しかし宙に浮いた5000万件は、すでに発生してしまった、どうしようもない現実です。そのことを前提に、現実問題として、国民の不利益にならない対応を、どのように取るかが、今は大切です。そしてそうした不祥事、不作為を二度と起こさせないために、社保庁の組織改革、職員の意識改革を断行しなければなりません。25日の衆議院厚生労働委員会には、安倍首相が出席して、この記録問題への対応を答弁しました。これまで渋っていた柳澤厚生労働大臣も、かつての記録をすべて精査すると答えました。勿論、膨大な時間と労力はかかると思いますが、これは永年の社保庁の病巣を摘出する手術のようなものだと感じます。
その上で、やはり社保庁は廃止・解体以外にないと思います。
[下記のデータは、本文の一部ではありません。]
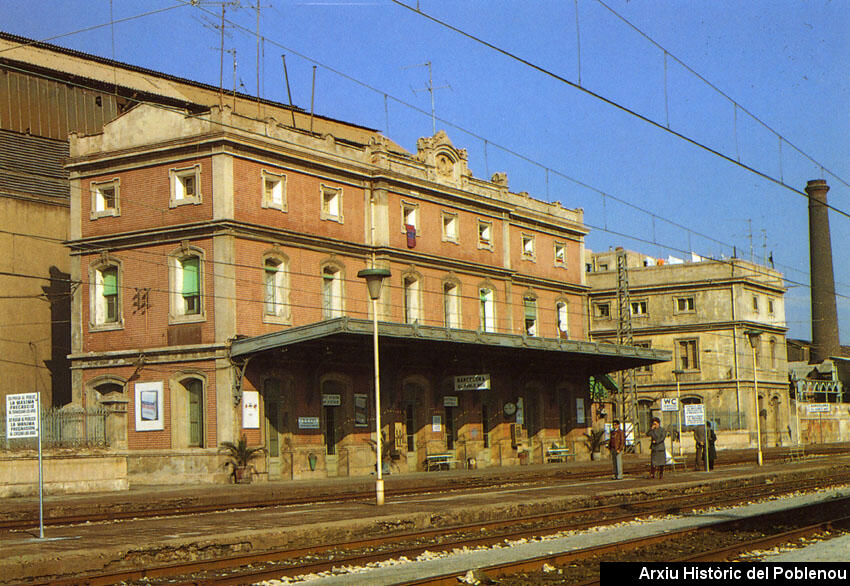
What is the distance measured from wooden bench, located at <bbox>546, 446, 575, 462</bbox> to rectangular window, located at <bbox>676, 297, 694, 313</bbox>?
25977mm

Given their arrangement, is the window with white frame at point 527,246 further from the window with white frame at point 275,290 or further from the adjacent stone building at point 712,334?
the adjacent stone building at point 712,334

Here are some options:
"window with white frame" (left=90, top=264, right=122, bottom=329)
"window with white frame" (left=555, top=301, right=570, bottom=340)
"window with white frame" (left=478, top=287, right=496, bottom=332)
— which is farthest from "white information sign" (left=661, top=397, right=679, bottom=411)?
"window with white frame" (left=90, top=264, right=122, bottom=329)

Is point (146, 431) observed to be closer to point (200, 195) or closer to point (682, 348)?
point (200, 195)

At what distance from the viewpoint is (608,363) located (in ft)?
172

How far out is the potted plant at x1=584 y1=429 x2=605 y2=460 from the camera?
53.2 m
だから我々が提案している改革案を、今こそ成立させなければならない。最近、社保庁改革問題でテレビに出演する機会がありましたが、私が繰り返し力説しているのは、年金の業務を司る組織の体質を変え、職員の意識を劇的に変えなければ、年金制度の未来はない、ということです。年金制度は未来永劫続きます。しかしその中味が腐っていたのでは、国民は不幸です。中味を変えるためには、社保庁を解体し、新たな組織を作り、そこで働く職員を厳選するプロセスが、どうしても必要です。不良分子を排除し、やる気のある人材だけで、リスタートすることが、国民の利益になります。民主党提案の国税庁との合併では、不良分子が排除されず、焼け太りになります。
5000万件の行方不明記録は大問題です。その解決は気の遠くなるような手作業によるしかありませんし、国民に多大な迷惑をかけることになります。しかし同時に社保庁の組織改革、意識改革の断行もやらなければなりません。今国会でどうしても、社保庁改革法案を成立させたいと改めて痛感しています。